Does this seem familiar? Feeling terribly tired and gaining weight despite not changing your health behaviours or meal sizes? Could it be you have an underlying thyroid condition and if so, what are you able to do to help manage your symptoms?
Dieting isn't the answer
If you are diagnosed with an underactive thyroid, or even subclinical hypothyroidism, the good news is that it can be supported and normalised with an appropriate “thyroid support plan” that not only targets thyroid function but also the nervous system and liver as well. The impact of stress, not surprisingly also affects how well our thyroid functions.
Your thyroid impacts cholesterol synthesis, keeps your metabolism turning over and prevents the accumulation of excess body fat, salt and water. An underactive thyroid will slow down your metabolism, causing your body to burn off drastically fewer calories, feel lethargic, and retain water, thereby causing excessive weight gain and cellulite, and a number of other symptoms that are unwelcome and certainly unwanted. The driver of all these functions is your level of active thyroid hormone. Your thyroid gland normally generates the inactive type of thyroid hormone called T4 (thyroxine) and this is afterwards converted to the active type, T3 (also called triiodotyrosine), which acts in different organs of the body including the liver and kidneys. Hypothyroidism occurs when the synthesis of thyroid hormones is compromised.
Could I be at risk of a thyroid condition?
Women are much more likely than men to develop hypothyroidism and it is recommended that adults, particularly women, have a blood test to detect thyroid problems every five years starting at age 35. You may need more regular testing if you have been pregnant or have delivered a baby within the past six months, have had a thyroid problem before or family history of thyroid disease, or have other autoimmune diseases including Sjögren’s syndrome, pernicious anaemia, type 1 diabetes, rheumatoid arthritis, or lupus. Getting tested helps uncover thyroid problems – especially subclinical problems where a person has no apparent symptoms. If diagnosed with a thyroid condition, you should undergo have your thyroid function tested every 10-12 weeks or earlier if symptoms worsen.

● Data supplied
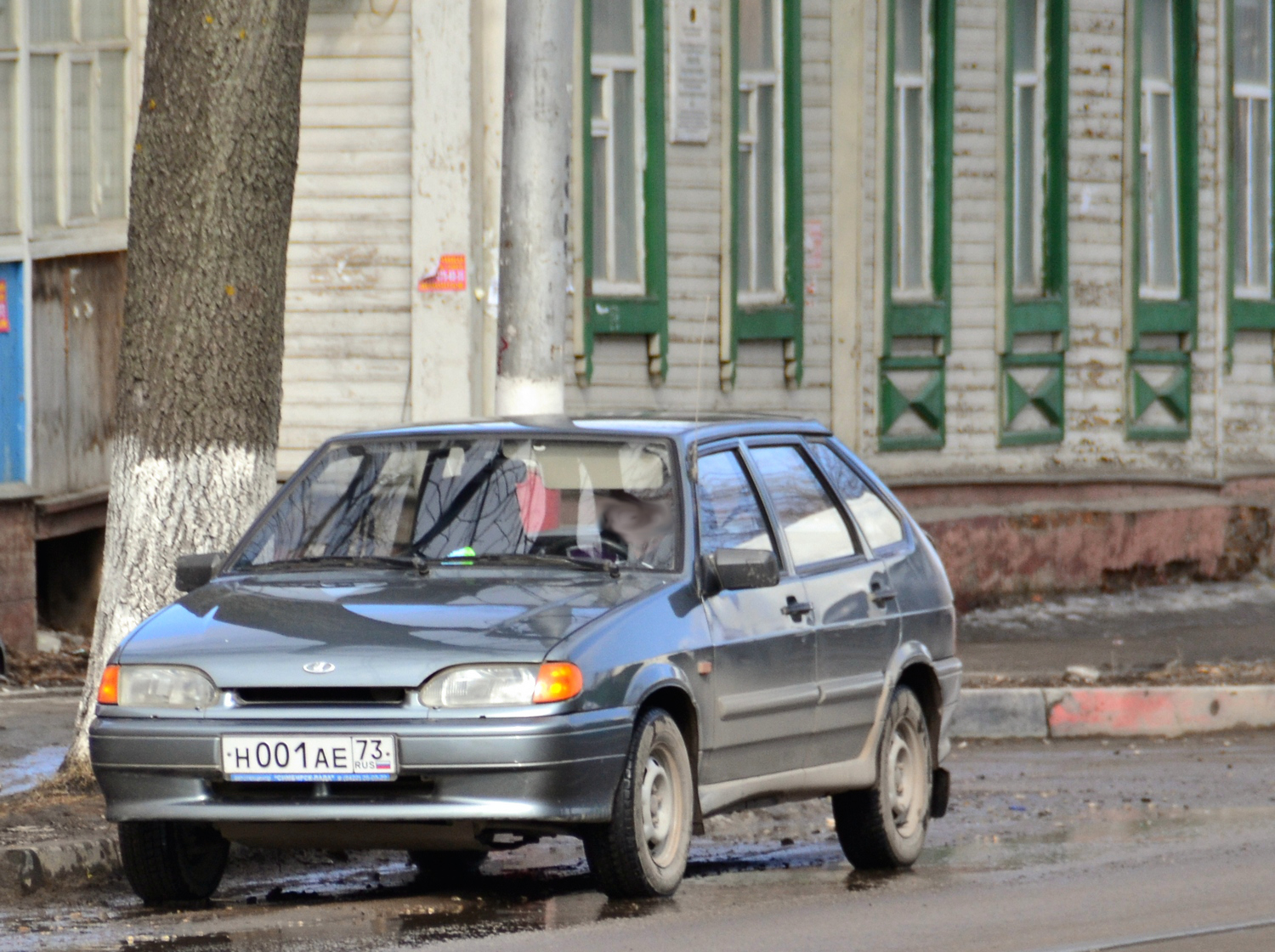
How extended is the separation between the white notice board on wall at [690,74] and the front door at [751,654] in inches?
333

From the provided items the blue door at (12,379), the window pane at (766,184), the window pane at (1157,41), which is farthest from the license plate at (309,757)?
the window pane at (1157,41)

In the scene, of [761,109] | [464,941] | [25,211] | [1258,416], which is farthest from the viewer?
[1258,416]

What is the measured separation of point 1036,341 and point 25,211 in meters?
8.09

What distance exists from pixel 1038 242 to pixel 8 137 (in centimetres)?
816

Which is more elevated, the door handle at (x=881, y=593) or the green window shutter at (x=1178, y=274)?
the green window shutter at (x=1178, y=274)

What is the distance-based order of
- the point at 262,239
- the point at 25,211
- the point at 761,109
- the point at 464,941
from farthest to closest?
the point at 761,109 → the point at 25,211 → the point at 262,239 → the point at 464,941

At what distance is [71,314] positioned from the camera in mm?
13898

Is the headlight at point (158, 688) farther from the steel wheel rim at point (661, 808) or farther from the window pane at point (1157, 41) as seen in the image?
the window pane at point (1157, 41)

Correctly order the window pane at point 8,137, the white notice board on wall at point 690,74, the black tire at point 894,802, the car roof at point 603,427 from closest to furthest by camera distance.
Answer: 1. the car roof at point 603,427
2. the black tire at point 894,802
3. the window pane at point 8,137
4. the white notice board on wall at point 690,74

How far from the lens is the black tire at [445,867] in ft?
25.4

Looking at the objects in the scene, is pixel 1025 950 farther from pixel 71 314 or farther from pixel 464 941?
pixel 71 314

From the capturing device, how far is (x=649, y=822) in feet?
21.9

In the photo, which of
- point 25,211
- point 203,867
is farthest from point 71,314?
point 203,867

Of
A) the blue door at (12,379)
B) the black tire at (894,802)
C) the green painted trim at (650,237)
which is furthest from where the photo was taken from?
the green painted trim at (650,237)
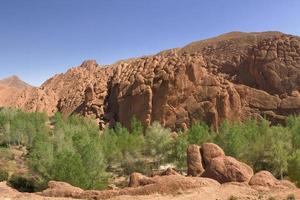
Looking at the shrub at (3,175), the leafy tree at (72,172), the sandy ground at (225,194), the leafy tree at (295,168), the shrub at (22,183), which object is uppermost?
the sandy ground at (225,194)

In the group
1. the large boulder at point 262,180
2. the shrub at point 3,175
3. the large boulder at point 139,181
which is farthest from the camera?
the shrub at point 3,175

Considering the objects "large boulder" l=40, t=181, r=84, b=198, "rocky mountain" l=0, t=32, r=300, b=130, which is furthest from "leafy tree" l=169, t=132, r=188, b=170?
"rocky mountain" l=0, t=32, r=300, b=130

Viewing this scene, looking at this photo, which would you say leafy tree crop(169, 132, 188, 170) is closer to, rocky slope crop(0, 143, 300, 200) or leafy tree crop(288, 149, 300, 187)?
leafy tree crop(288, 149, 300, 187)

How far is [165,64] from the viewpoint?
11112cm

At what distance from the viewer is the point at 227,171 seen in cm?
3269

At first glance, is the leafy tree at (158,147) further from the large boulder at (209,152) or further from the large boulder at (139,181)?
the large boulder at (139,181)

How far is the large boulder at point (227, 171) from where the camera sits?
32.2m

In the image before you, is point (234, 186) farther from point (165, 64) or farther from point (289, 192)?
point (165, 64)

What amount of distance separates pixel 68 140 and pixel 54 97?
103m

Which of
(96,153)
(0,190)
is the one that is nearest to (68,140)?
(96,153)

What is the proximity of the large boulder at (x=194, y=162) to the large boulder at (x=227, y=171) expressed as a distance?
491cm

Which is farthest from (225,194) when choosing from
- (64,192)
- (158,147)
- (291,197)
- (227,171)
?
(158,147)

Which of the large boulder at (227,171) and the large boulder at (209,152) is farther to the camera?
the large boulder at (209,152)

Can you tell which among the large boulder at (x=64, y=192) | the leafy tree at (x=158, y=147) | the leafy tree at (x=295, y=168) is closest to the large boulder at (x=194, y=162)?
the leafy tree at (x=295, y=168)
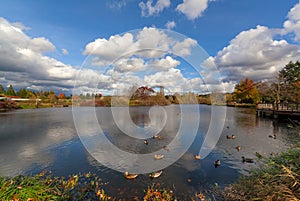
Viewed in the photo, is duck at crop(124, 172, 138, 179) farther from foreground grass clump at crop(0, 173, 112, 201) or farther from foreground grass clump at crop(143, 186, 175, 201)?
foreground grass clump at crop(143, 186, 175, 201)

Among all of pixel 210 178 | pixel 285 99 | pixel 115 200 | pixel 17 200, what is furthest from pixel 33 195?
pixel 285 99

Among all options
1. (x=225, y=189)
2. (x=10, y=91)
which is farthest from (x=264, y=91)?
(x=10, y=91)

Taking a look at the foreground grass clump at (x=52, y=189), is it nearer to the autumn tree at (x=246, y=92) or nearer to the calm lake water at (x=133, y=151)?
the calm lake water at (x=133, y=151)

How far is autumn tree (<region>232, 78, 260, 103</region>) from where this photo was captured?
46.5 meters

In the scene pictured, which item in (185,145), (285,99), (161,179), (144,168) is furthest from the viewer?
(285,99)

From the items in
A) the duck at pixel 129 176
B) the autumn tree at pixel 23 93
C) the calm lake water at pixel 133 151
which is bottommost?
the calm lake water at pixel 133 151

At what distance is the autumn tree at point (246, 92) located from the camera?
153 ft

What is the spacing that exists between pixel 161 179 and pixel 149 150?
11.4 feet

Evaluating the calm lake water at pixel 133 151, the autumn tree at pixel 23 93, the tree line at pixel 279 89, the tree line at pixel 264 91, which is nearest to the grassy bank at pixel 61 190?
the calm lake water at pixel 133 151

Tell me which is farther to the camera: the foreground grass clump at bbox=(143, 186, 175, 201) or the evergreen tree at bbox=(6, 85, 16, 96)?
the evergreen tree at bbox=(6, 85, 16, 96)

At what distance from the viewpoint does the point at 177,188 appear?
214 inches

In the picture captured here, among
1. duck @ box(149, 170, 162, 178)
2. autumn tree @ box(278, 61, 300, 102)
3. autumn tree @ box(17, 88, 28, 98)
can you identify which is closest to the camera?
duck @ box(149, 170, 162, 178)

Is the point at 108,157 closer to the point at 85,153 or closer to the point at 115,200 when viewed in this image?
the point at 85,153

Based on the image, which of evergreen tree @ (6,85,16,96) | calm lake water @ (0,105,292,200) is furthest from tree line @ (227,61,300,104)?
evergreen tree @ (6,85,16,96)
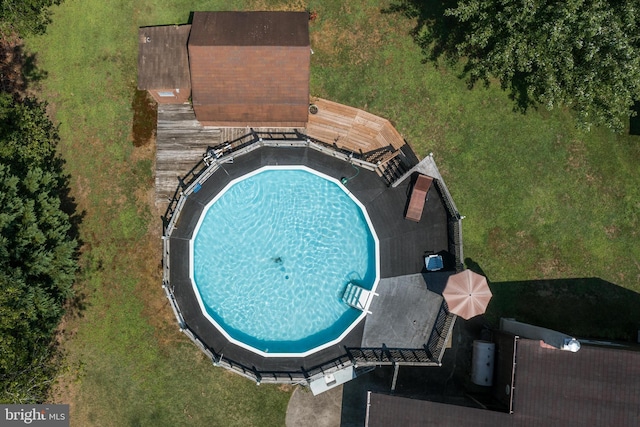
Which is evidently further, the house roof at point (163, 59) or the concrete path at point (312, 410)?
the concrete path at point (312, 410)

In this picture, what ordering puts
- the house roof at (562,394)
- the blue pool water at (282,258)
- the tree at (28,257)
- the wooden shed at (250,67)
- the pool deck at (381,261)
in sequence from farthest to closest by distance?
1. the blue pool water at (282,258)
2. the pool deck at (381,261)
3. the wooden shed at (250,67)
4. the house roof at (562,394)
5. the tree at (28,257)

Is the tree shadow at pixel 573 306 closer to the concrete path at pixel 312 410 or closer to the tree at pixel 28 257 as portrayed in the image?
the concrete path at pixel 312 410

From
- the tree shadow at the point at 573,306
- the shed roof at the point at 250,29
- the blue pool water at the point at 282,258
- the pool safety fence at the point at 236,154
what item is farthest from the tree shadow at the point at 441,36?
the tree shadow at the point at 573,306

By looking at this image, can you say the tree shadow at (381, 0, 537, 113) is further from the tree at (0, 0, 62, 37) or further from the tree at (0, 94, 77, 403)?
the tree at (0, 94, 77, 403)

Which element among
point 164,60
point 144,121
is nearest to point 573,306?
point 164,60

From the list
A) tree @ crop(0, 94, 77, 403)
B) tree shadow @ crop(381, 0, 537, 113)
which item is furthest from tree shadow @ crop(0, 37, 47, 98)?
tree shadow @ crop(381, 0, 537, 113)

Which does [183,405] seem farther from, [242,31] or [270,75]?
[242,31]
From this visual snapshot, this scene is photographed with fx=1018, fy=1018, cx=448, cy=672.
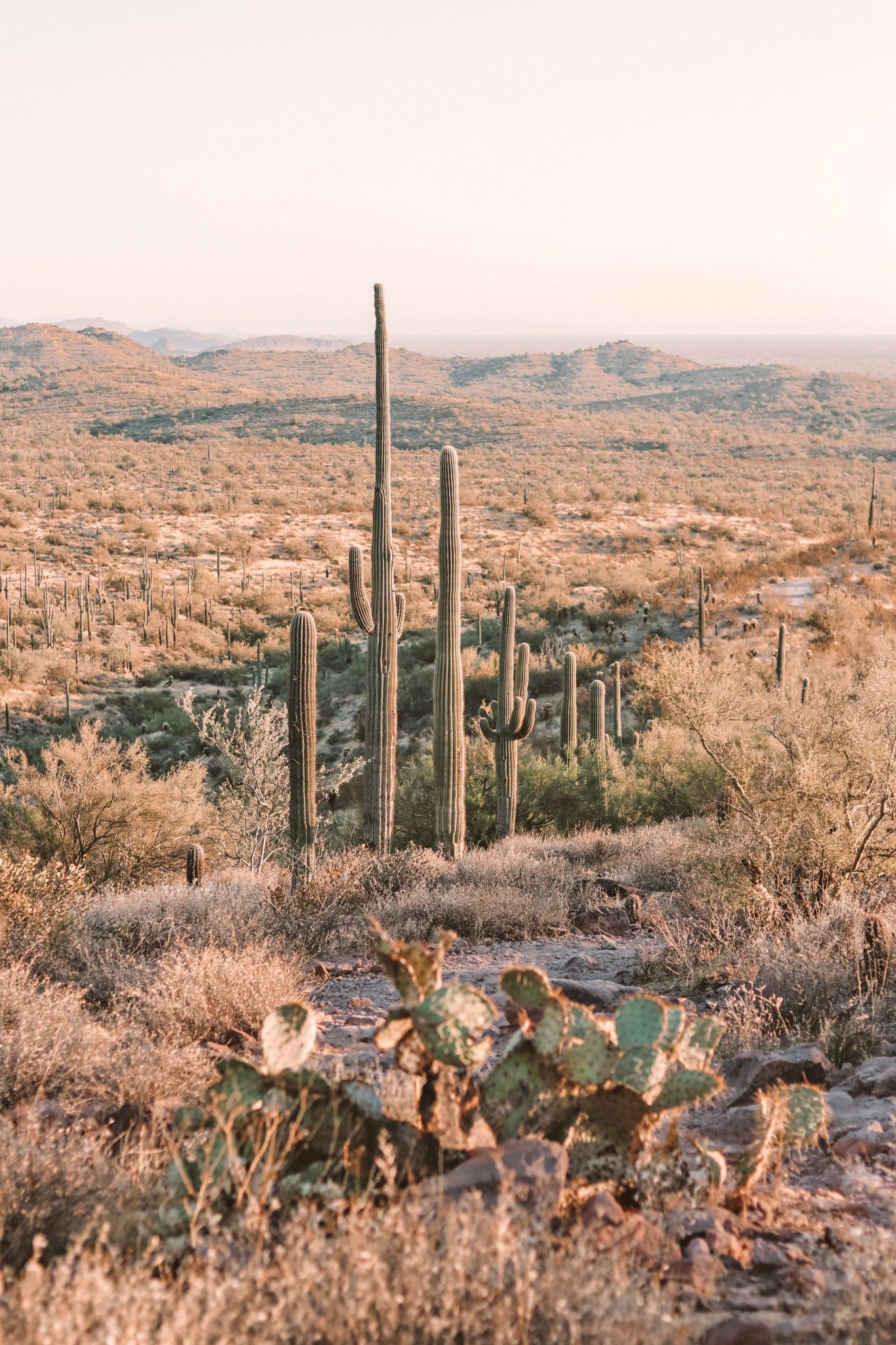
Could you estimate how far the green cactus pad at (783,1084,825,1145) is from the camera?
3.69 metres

● To do
**1)** Transcribe the passage from the thyroid article, beginning at the words "Does this seem" and stopping after "our thyroid functions.".
**2)** Please continue the article on thyroid health, starting right after its final sentence.

● Your responses
**1)**
Does this seem familiar? Feeling terribly tired and gaining weight despite not changing your health behaviours or meal sizes? Could it be you have an underlying thyroid condition and if so, what are you able to do to help manage your symptoms?
Dieting isn't the answer
If you are diagnosed with an underactive thyroid, or even subclinical hypothyroidism, the good news is that it can be supported and normalised with an appropriate “thyroid support plan” that not only targets thyroid function but also the nervous system and liver as well. The impact of stress, not surprisingly also affects how well our thyroid functions.

**2)**
Certain other factors can increase your chances of developing weight issues due to thyroid dysregulation. These include:
- Stress – raised cortisol levels that occur with chronic stress results in an imbalance in the creation of active thyroid hormone (T3) and reverse T3 (rT3; an inactive thyroid hormones that reduces general T3 action), thyroid dysregulation and autoimmune illnesses.
- Thyroiditis which can occur more commonly after pregnancy.
- Not getting enough iodine or selenium from your diet. Australia has soil that is low in both these minerals and it is common to see deficiencies in the general population.
- Your liver plays a role in conversion of inactive to active thyroid hormone, so poor liver function can contribute to metabolic issues to do with thyroid function.
- If you have polycystic ovarian syndrome (PCOS), these hormonal imbalances may increase the risk of thyroid dysfunction.
- Autoimmune disease.
Maintaining positive health behaviours can be tricky to negotiate in a busy world but if you have an underlying thyroid issue, feeling tired and low, it can be even more so. Ask your health care practitioner if this is something you should consider testing for today.